Young artistic protestors have taken to expressing themselves through graffiti. The most shocking is the graffiti below which shows a young, severely malnourished child being served a football for dinner rather than food. In the latest spate of protests which occurred only last week, more than 1,500 people were said to have taken part. Metro workers’ strikes have caused chaos in São Paulo, disrupting more than 200km2 of traffic to a standstill. Strikes have also occurred on trains and buses throughout Brazil’s busy cities. Fortunately a 24-hour airport strike in Rio has been postponed otherwise millions of visitors would have missed the first World Cup matches! Despite organizers continuing to stress that the money brought in from the tournament will have a significant positive impact on the whole country, there are many despondent faces in Brazil today.

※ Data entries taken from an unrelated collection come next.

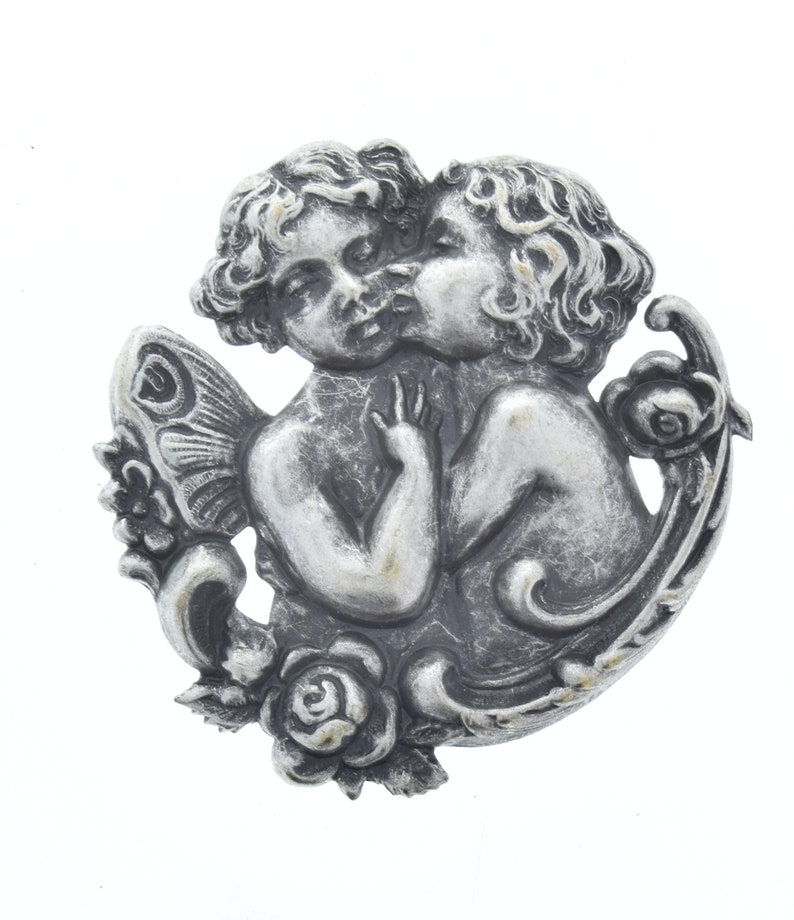 sold by 2 each per finish 4 total Cherubs kissing charm 56mm Antique Gold Kissing 56mm 04225ASAG
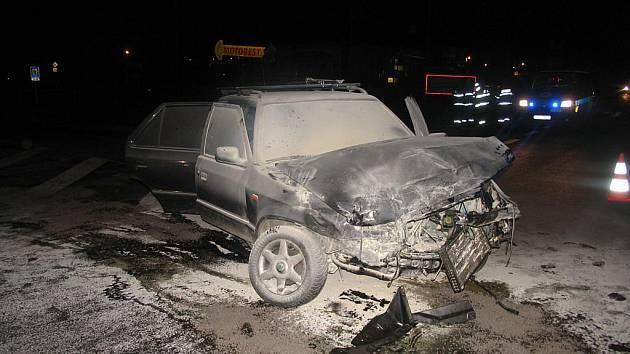 Na křižovatce silnic I/43 a I/35 u Svitav se srazila dvě osobní auta.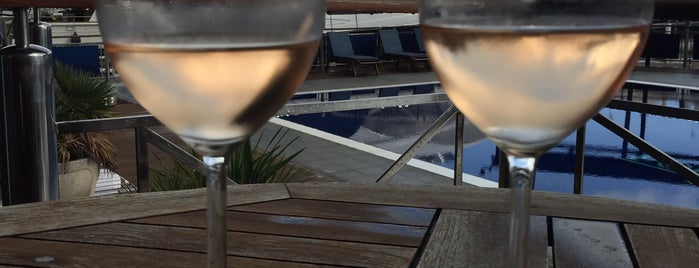 Hotel Port Salins is one of 😴sLee💤.
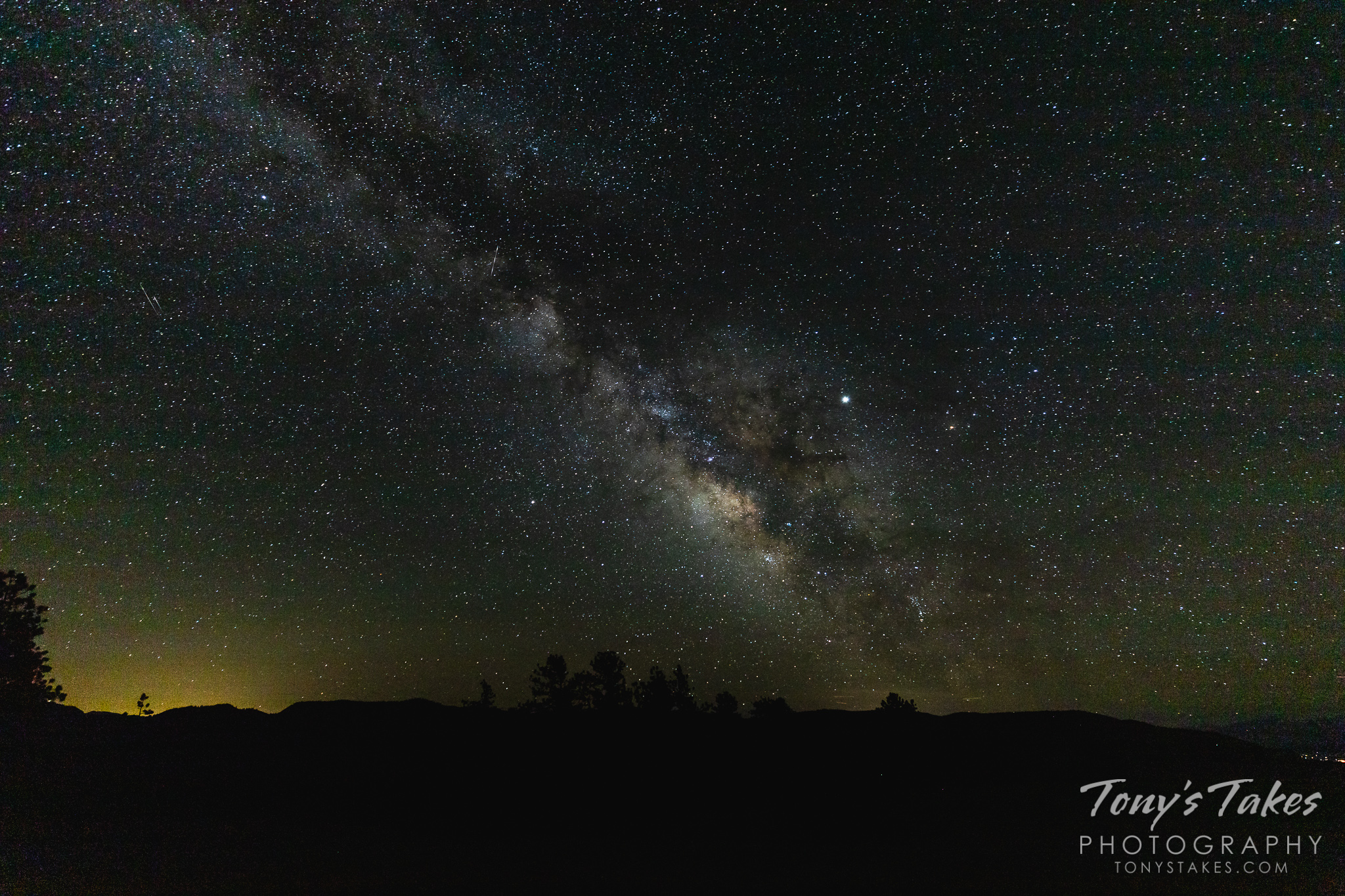 The Milky Way rises above San Isabel National Forest in Colorado. (© Tony's Takes)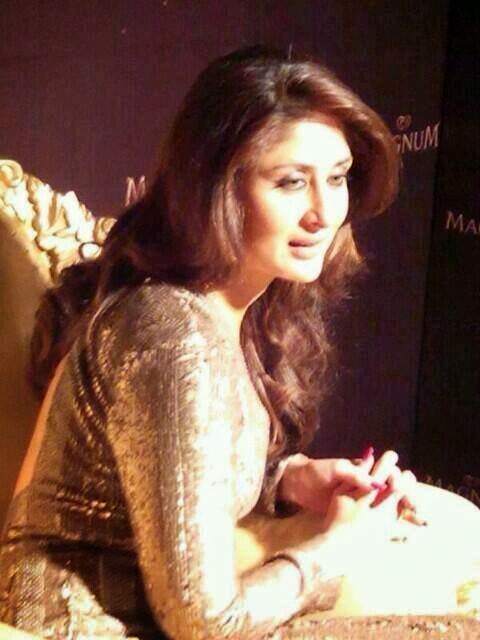 http://2.bp.blogspot.com/-v_XK4xvYi8w/Uv_naEiP9AI/AAAAAAAAk9U/SWbxpPoFxfs/s1600/Kareena+Kapoor+at+Magnum+Ice+Cream+Launch.jpg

In addition to the protests, many concerns have been raised about whether the stadiums will be completed and also about the safety of those working on them. Back in January this year, more controversy arose as stories emerged that five of 12 the stadiums would not be finished in time for the big event. Completion dates were continually extended due to severe safety concerns for workers following injuries and 2 fatalities as a crane fell onto the roof of the Sao Paolo stadium. According to the BBC, FIFA threatened to strip some of Brazil’s cities of their host status, saying ‘No stadium, no match’. Although this was narrowly avoided, concerns are still rife. Reports hit the headlines on Sunday as the junior match in São Paulo left 20,000 people standing as temporary seating was not declared safe. Even now, the first official match in São Paulo will be played without a proper safety test event that FIFA carries out in newly erected and renovated stadiums. Can the tournament take place in stadiums that aren’t properly finished?

The World Cup kicks off tonight, 12 June, with the opening ceremony in the Arena de São Paulo followed by the first match – when host team Brazil take on Croatia. Is Brazil ready? We’re all holding our breaths…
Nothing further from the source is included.